1

Consider a theorem of the form: (Something) iff $\exists$ a continuous function $f: X \rightarrow Y$ s.t. (something about the function).

I'm unsure how one would go about proving the $(\rightarrow)$ direction.

So we suppose that (Something) is true, and we WTS that there exists a continuous ...

But in terms of showing the part on the right, do we let $f$ be a continuous function and then show the s.t. portion? Or do we let $f$ be a function s.t. (something about the function) and then show that $f$ is continuous? Or am I only allowed to let $f: X \rightarrow Y$ and then have to show $f$ is continuous and the s.t. (something about the function) follows as well?

Thanks!

T. Fo
  • 652
  • To convert the theorem into "if p, then q", you need to make sure what you want to implicate: continuity of f or the s.t. part of a continuous function.
    If you want to prove the existence of continuous function, you can take s.t. portion into if clause, i.e., hypothesis part.
    – spkakkar Jan 28 '18 at 20:41

1 Answers1

1

Do we let $f$ be a continuous function and then show the s.t. portion?

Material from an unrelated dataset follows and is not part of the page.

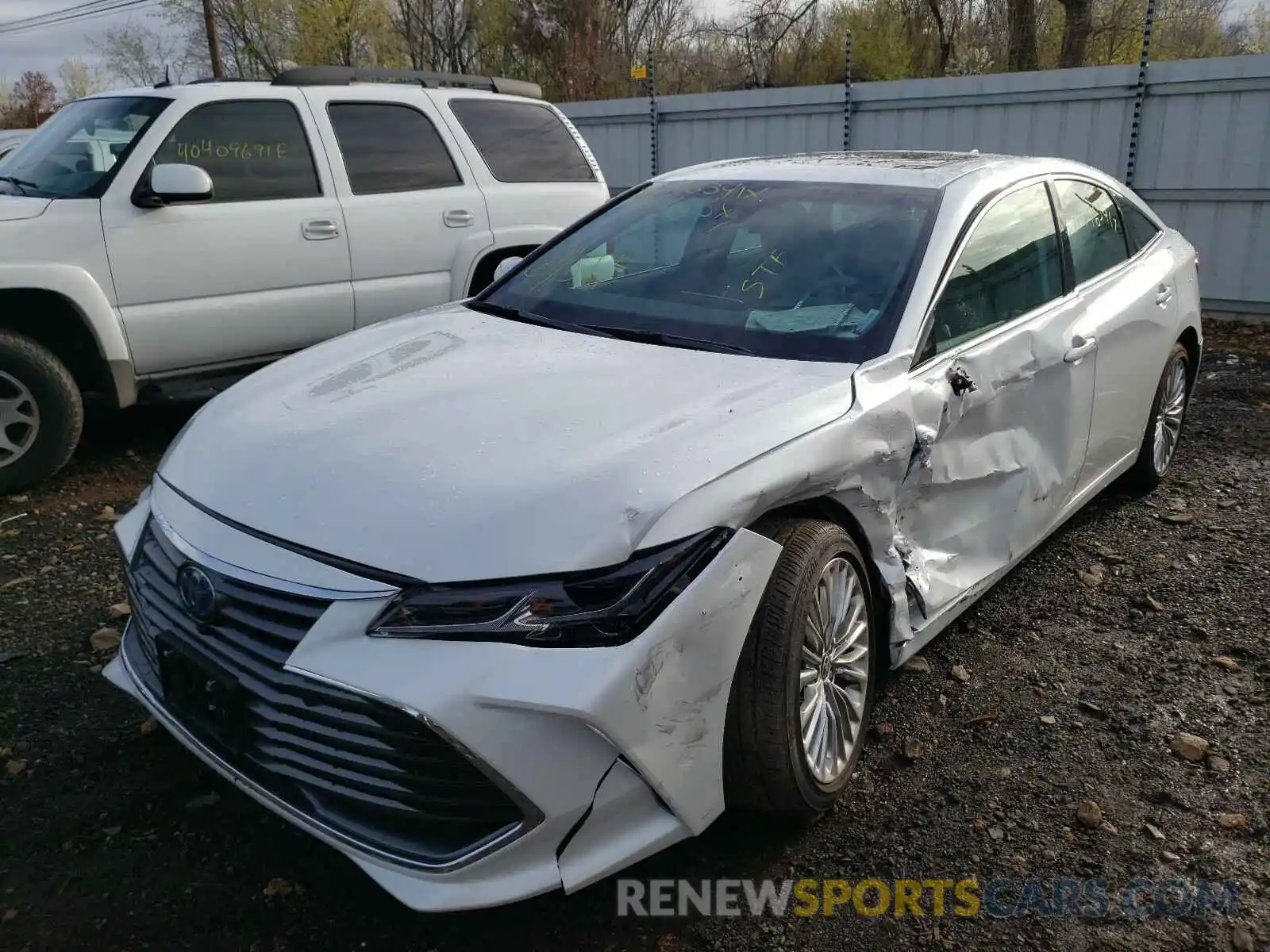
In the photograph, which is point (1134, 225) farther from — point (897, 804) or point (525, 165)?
point (525, 165)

No, because then you would show that every continuous function has that portion, which is not always true.

Or do we let $f$ be a function s.t. (something about the function) and then show that $f$ is continuous?

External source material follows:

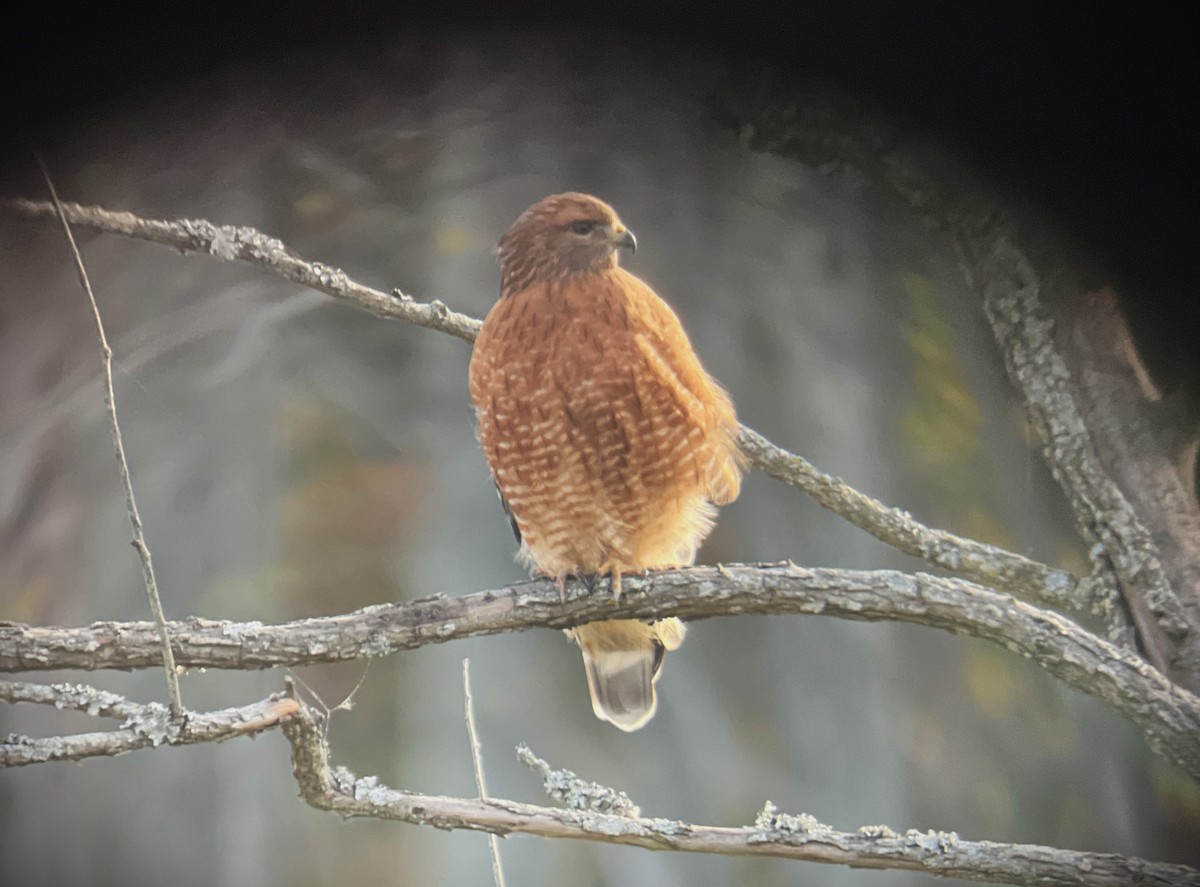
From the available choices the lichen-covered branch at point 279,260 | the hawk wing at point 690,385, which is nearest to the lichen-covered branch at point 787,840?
the hawk wing at point 690,385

No, because then you would show that every function with that portion is continuous, which is also not always true.

Or am I only allowed to let $f:X\to Y$ and then have to show $f$ is continuous and the s.t. (something about the function) follows as well?

No, because then you would prove that every function is continuous and has that portion. Which is not true.


What you need to do: assume (something), then construct a continuous function with that portion. So you really need to make a continuous function yourself and prove that it has that portion (all based on the assumption of something).